- [WORK REQUIRED]: Count the rows in the items below that contain the string "line", treating uppercase and lowercase as different. Reply with the number alone.

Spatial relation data
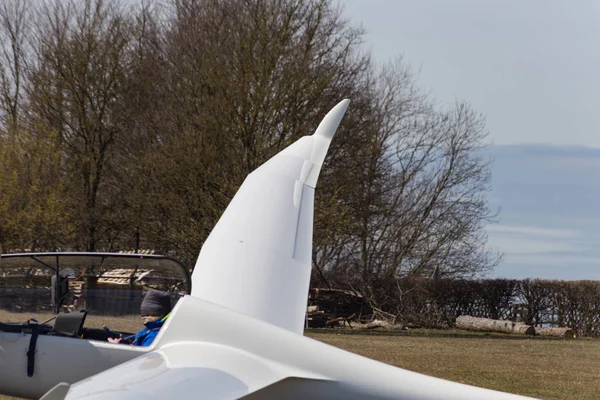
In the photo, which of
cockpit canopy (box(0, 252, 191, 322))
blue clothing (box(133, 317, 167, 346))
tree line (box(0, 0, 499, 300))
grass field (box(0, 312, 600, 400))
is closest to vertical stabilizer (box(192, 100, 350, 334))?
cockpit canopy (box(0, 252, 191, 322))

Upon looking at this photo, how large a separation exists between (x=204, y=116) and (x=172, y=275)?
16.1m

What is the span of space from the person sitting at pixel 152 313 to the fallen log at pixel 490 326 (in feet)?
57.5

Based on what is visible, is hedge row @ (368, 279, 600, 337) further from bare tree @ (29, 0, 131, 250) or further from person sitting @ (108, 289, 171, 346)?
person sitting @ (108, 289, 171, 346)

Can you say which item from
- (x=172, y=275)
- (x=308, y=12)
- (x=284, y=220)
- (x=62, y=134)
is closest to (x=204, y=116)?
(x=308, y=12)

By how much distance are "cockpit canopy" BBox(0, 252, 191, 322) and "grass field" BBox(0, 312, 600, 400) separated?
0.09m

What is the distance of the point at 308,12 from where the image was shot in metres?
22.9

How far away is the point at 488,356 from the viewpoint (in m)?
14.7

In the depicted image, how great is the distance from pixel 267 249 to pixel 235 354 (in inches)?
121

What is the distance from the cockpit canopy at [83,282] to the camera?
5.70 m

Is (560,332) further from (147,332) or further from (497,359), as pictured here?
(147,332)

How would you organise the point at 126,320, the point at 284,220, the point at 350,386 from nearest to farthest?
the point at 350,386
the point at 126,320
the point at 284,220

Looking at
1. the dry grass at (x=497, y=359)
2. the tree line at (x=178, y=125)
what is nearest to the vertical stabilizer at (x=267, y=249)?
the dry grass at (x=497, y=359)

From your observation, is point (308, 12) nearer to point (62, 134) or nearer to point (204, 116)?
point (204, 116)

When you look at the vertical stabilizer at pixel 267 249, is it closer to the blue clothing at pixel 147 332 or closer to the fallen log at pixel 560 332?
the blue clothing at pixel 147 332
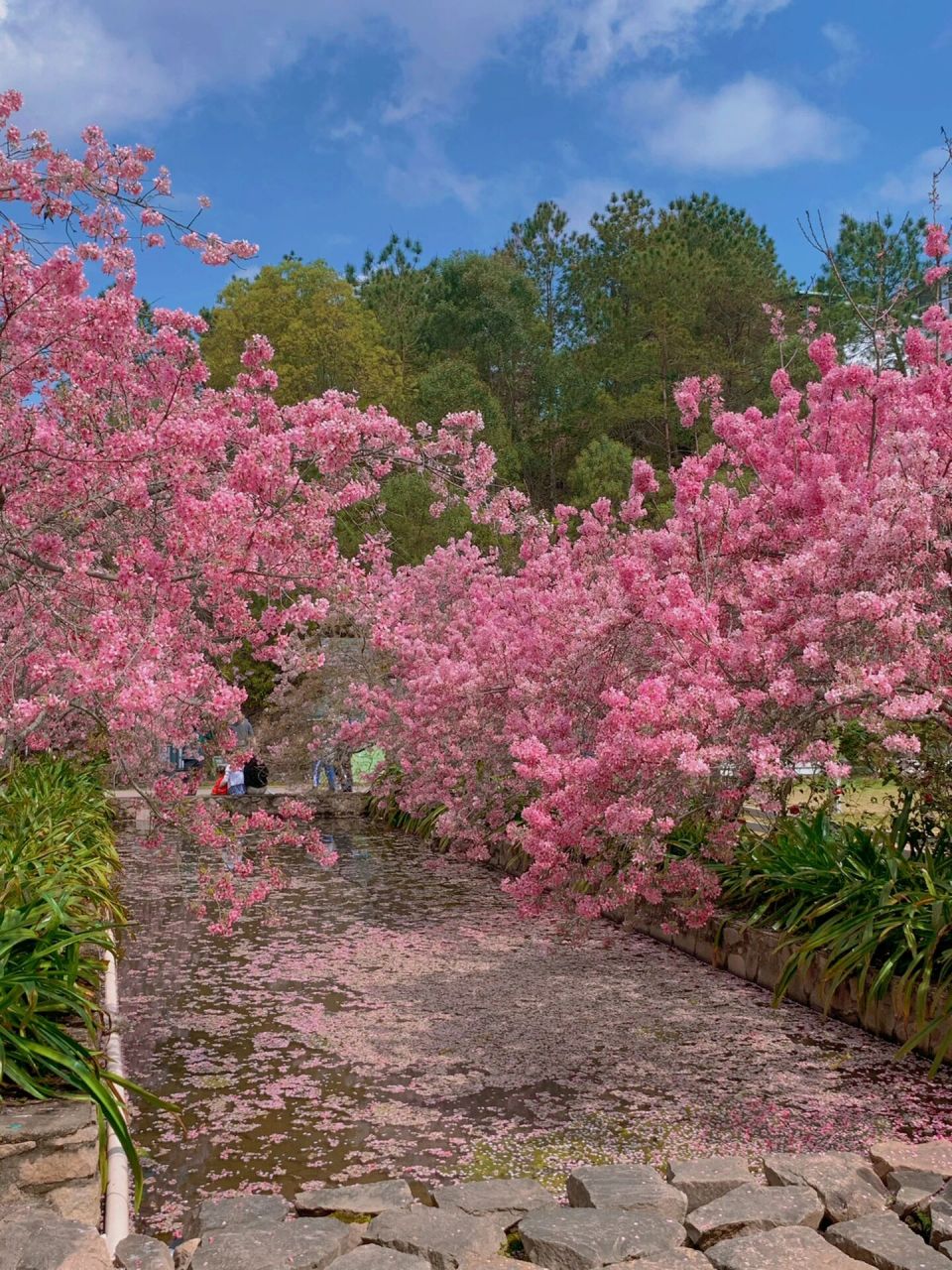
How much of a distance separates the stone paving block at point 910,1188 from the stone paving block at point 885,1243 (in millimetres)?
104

--

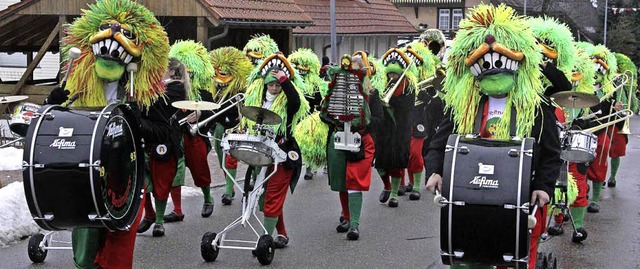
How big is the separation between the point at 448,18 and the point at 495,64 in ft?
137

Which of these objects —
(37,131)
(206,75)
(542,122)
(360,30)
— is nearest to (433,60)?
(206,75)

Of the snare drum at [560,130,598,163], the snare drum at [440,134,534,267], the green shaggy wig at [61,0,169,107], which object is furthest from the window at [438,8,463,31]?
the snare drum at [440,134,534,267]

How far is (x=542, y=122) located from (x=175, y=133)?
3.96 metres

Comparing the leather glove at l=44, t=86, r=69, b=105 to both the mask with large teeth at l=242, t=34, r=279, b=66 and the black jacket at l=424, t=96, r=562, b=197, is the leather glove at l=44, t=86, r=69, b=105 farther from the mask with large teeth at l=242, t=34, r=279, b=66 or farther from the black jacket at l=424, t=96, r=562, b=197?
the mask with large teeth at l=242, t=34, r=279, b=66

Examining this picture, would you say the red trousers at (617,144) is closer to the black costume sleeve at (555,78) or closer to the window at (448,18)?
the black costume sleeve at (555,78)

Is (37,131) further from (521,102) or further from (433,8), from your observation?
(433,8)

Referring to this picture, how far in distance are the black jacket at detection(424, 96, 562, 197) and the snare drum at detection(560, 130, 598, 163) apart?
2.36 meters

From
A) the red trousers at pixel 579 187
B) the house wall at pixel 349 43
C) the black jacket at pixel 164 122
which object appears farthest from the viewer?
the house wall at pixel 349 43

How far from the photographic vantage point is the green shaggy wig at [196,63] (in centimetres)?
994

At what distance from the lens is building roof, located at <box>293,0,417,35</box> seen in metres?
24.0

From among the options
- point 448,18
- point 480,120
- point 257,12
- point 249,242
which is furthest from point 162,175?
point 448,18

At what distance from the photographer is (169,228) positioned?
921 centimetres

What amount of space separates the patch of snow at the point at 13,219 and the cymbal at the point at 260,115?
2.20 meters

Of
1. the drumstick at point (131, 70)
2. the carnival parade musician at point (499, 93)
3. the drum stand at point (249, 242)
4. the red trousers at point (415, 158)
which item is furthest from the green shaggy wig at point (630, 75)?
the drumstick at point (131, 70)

- [SOLVED EXERCISE]: 2